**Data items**
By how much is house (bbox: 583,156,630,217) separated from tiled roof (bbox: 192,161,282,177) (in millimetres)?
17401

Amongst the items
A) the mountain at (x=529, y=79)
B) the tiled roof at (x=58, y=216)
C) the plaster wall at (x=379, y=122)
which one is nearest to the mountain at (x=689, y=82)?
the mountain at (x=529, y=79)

**EXERCISE**
Repeat each of the records above word for word, keeping every line as it appears.

**RESULT OF THIS TASK**
By how much is house (bbox: 583,156,630,217) separated from tiled roof (bbox: 192,161,282,177) (in millimetres)?
17401

Amongst the items
A) the mountain at (x=529, y=79)
B) the tiled roof at (x=58, y=216)
C) the plaster wall at (x=379, y=122)
which one is nearest to the mountain at (x=689, y=82)?
the mountain at (x=529, y=79)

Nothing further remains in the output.